Bu arada ilginizi çekti mi bilmem ama benim için fazlasıyla merak konusu bu durum; İstanbul 2010 ile ilgili hükümet ve yetkililer sürekli toplantı yapıp duruyor ama ne ilginçtir ki basın ve medya genel yayın yönetmenlerinin bilgilendirildiği toplantı sonrası bile durum değişmiyor, nedense yer vermiyorlar. Büyük gazetelerin kültür sanat şefleri bile İstanbul 2010’un ne olduğunu bilmediği için, işbirliği yapılması gereken medya, grubun yanında yer almıyor. 

 

Gerçekçi olalım: Sadece bir yıl kaldı. Unvanı aldıktan sonra kalan süre azdı, hemen belli hedefler çerçevesinde inançla ve tam zamanlı çalışacak, dinamik bir kadro kurulması gerekiyordu. O sırada herkesin hevesi ve isteği vardı, ezber dışında pek çok şey yapabilirdiniz. Evet çok kollu ve zor bir projeydi bu ve çok iş bekliyordu bizi, ama vizyon sahibiyseniz, kültür insanıysanız ve elbette değişime inanır, hedefler belirler, bunları doğru anlatır, ortamı yaratırsanız her şey mümkündü. Hem bizim insanımız sürprizlidir, aslına bakarsanız kolay öğrenir, bir hedef koyduğunuzda o hedef doğru anlatılır, kazançlar açık bir dille ortaya konursa çok güzel ilerler ve elinden geleni yapar. Dönüştürme, yeniden oluşturma gücü şaşırtıcıdır, yeter ki varolan potansiyel ciddiye alınsın, doğru değerlendirilsin ve iyi/güzel bir şeyler yapmak için yola çıkılsın. Varolan potansiyeli doğru değerlendirmekse bir vizyon ve inanç meselesidir. 

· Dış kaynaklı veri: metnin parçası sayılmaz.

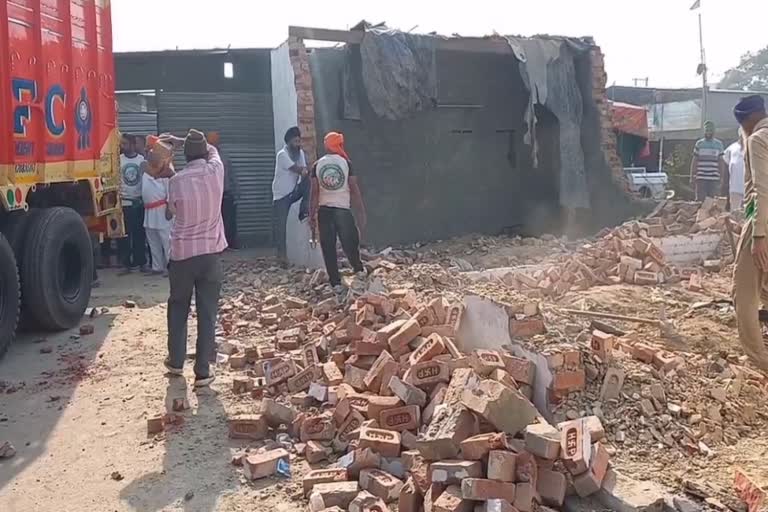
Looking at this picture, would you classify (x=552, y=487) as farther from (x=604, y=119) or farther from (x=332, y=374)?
(x=604, y=119)

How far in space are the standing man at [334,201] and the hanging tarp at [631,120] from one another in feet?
39.7

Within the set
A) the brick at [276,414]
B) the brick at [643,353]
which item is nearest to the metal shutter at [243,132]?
the brick at [276,414]

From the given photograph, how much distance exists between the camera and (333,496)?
3572 millimetres

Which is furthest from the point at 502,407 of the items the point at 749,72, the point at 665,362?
the point at 749,72

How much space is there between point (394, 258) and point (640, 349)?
15.4 ft

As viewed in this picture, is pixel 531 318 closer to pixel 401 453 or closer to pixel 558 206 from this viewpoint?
pixel 401 453

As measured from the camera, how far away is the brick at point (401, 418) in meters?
4.12

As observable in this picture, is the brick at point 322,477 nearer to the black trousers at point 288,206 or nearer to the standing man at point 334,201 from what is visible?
the standing man at point 334,201

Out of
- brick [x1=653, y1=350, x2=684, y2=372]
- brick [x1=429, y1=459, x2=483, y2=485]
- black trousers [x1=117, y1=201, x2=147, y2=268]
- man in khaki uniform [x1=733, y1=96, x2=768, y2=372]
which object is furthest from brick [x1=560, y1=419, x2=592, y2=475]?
black trousers [x1=117, y1=201, x2=147, y2=268]

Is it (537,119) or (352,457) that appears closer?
(352,457)

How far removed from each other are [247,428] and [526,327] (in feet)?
5.62

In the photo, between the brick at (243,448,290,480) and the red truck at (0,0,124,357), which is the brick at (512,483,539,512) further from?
the red truck at (0,0,124,357)

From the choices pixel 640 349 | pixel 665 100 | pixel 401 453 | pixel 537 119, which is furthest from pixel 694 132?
pixel 401 453

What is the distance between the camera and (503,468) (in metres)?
3.29
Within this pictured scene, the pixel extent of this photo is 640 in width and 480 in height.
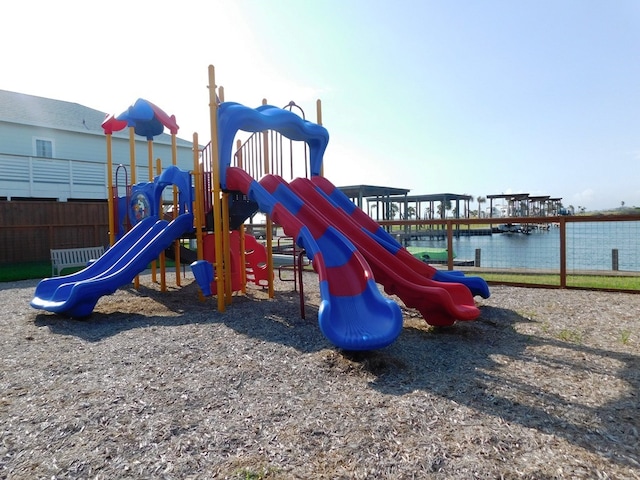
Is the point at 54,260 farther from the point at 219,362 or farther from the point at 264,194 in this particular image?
the point at 219,362

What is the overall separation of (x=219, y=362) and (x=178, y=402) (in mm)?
925

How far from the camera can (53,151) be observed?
22.0m

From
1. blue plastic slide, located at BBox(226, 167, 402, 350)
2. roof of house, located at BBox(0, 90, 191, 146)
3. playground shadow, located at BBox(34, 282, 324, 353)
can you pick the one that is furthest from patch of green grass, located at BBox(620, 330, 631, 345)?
roof of house, located at BBox(0, 90, 191, 146)

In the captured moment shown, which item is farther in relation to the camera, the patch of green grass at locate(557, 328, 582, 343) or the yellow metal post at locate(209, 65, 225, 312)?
the yellow metal post at locate(209, 65, 225, 312)

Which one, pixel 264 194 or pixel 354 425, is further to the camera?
pixel 264 194

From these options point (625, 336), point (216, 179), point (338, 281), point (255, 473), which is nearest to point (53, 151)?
point (216, 179)

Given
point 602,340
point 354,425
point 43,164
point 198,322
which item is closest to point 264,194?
point 198,322

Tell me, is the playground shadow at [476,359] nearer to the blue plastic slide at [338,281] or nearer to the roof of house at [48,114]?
the blue plastic slide at [338,281]

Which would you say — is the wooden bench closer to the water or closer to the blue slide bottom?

Ezcümle… Kendi kafanızdan olmayan bir şeyleri oturup varmış gibi anlatabilirsiniz, hikâye uydurabilirsiniz, göz boyayabilirsiniz ama akan zamanı geri döndüremezsiniz. Bir şeyi varmış gibi gösterebilir, hatta buna kendiniz bile inanabilirsiniz ama konunun özüne yönelik gerçekçi olmazsanız kendi kendinizi kandırmış olursunuz… Binbir Gece masalları değil ki bu, nereye kadar dinleyen bulacaksınız?.. Ve imaj… İmaj aslına bakarsanız hiçbir şeydir, üstüne serpilmiş altın tozları üflediğinizde gerçekler tüm sahiciliğiyle karşınıza dikilir. 

 

Avrupa Kültür Başkenti nedir?

Her şeyden önce bir kültür sanat projesi. Ama kültürü zor ve anlaşılmaz bir kavram olmaktan çıkarmayı; kültürün toplumsal ve bireysel yaşamdaki dönüştürücü gücünü akılcı ve katılımcı projelerle halkın yaşamına sokması gereken bir proje… 

Büyük bir sosyal sorumluluk projesi: Kentlerin kültürel, sosyal, mimari, kentsel, sanatsal dönüşümünü sağlaması esas… 

Geniş bir alana yayılması, halkın proje hakkında bilgilendirilmesi projeyi sahiplenmesine yol açacağından iletişimin net ve anlaşılabilir olması şart. 

Çok katmanlı olduğu için şeffaflık ve dürüstlük önemli.

Kentte yaşayanların kentini tanıması çok önemli, çünkü bu bir kentlilik bilinci oluşturuyor, sahiplenmelerine, onu sevmelerine, gurur duymalarına yol açıyor, bu tür tanışmalar için pek çok proje geliştirmek ve böyle hedefe ulaşmak mümkün.  

Başarılı bir başkent olmak, güçlü partnerlerle proje paydaşlarının açık ve net hedeflerle uzun vadeli bir planlamaya soyunmalarına ve bunu yerel halkın  katılımıyla sağlamalarına bağlı…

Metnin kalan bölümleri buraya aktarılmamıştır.